Transcribed page contents:

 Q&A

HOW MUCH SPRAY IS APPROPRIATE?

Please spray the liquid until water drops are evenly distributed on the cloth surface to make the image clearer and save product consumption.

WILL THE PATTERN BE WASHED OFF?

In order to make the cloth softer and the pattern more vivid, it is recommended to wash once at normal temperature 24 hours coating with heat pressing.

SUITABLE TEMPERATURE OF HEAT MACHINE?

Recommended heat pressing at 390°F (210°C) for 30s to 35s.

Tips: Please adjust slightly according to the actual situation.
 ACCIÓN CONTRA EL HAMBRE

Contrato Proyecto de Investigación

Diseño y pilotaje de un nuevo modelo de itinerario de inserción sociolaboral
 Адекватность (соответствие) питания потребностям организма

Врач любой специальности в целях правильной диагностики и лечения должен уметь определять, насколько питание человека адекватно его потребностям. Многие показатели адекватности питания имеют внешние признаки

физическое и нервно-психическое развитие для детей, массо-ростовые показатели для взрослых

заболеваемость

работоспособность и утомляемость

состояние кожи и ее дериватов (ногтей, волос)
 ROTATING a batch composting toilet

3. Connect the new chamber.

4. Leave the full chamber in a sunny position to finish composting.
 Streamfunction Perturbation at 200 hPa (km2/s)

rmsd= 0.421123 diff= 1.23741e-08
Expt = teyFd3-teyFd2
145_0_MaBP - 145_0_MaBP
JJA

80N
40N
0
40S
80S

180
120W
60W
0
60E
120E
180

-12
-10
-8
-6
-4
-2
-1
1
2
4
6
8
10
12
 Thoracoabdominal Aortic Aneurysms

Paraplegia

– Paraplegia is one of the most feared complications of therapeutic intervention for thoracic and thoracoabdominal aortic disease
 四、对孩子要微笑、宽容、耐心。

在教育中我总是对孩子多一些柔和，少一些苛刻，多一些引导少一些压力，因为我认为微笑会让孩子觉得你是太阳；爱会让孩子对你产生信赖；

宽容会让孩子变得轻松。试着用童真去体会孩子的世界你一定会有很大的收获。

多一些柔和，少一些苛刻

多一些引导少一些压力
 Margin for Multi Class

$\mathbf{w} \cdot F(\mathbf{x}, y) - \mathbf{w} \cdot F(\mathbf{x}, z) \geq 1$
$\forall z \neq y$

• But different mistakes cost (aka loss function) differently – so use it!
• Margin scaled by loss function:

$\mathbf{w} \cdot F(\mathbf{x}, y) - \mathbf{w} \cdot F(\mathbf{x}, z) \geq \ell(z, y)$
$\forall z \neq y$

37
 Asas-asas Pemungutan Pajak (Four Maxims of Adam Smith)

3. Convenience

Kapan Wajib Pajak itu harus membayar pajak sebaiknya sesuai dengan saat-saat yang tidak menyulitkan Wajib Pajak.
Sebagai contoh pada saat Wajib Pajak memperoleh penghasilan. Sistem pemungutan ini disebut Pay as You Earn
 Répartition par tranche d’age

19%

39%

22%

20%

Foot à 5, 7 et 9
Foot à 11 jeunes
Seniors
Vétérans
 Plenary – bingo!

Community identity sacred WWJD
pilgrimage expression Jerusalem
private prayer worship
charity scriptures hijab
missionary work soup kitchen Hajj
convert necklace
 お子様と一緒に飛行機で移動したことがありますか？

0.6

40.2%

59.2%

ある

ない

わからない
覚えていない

● **TASK**
Whenever the string "Paraplegia" shows up in a line above, copy that line.

● **EXERCISE SOLUTION**
Paraplegia
– Paraplegia is one of the most feared complications of therapeutic intervention for thoracic and thoracoabdominal aortic disease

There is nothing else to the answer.